Only a number is expected: the count of lines in the listing where "trap" occurs.
^^^^^^^^
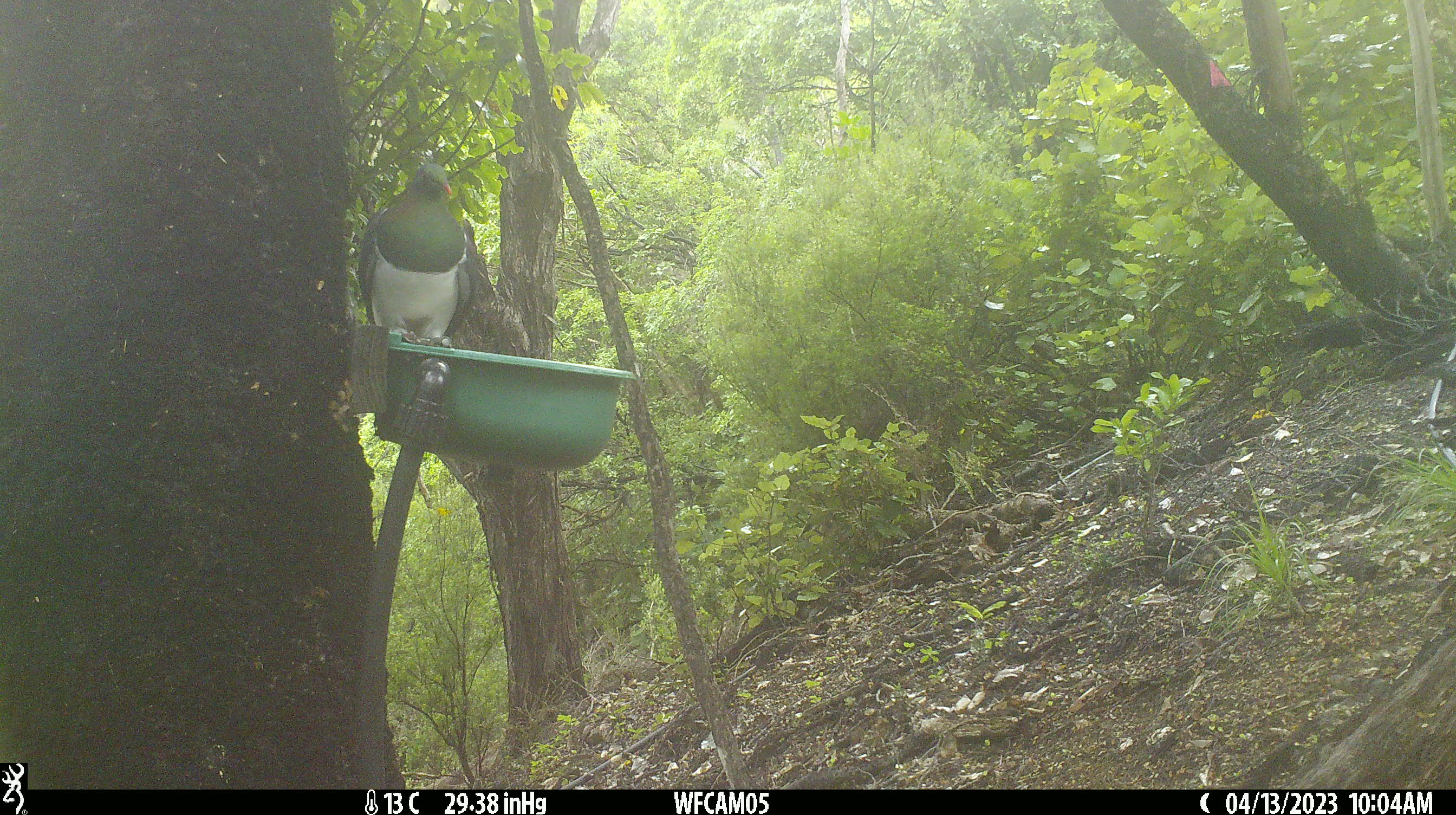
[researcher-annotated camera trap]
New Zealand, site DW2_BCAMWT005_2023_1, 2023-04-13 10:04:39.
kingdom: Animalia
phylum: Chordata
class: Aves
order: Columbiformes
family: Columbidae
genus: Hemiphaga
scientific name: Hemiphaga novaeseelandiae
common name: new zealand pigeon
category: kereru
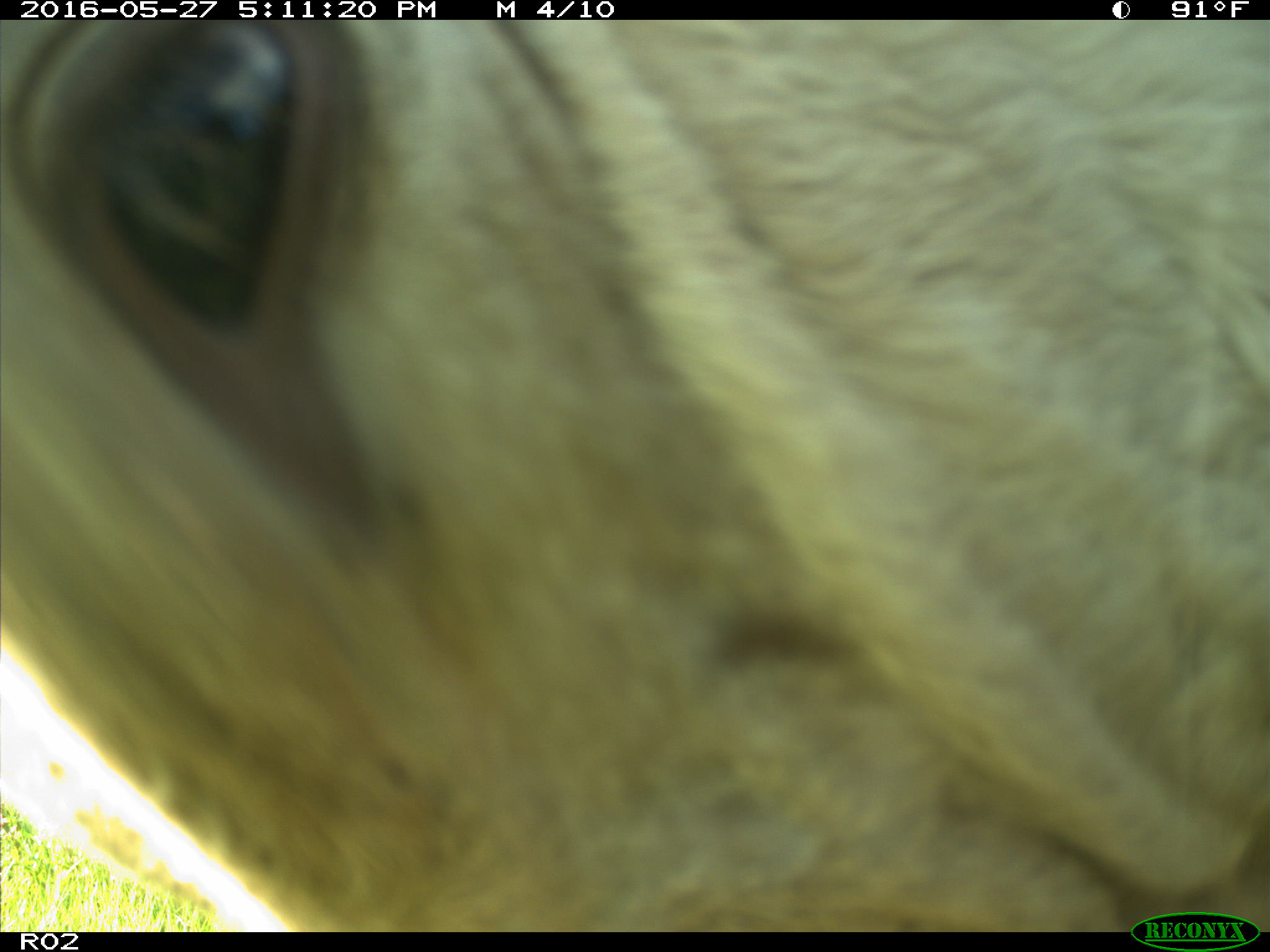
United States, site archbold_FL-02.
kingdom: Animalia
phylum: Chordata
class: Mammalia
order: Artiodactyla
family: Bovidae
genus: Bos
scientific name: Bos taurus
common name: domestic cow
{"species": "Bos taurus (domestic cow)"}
^^^^^^^^
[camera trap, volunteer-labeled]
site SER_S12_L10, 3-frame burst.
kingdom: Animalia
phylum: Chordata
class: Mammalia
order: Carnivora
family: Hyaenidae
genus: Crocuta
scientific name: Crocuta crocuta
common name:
^^^^^^^^
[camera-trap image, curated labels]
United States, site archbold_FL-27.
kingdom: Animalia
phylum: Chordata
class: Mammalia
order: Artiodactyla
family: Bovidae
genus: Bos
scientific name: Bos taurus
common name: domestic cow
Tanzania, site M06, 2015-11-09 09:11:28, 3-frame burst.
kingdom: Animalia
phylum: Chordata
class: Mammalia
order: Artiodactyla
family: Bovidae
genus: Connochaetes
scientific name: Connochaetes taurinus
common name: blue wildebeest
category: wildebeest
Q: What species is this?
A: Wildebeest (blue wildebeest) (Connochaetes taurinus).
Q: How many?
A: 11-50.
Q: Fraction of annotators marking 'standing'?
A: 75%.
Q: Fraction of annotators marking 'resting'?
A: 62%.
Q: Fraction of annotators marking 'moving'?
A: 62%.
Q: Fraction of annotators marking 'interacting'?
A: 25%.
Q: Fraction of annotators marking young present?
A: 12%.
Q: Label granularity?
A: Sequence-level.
^^^^^^^^
### SOLUTION TO THIS PROBLEM:
3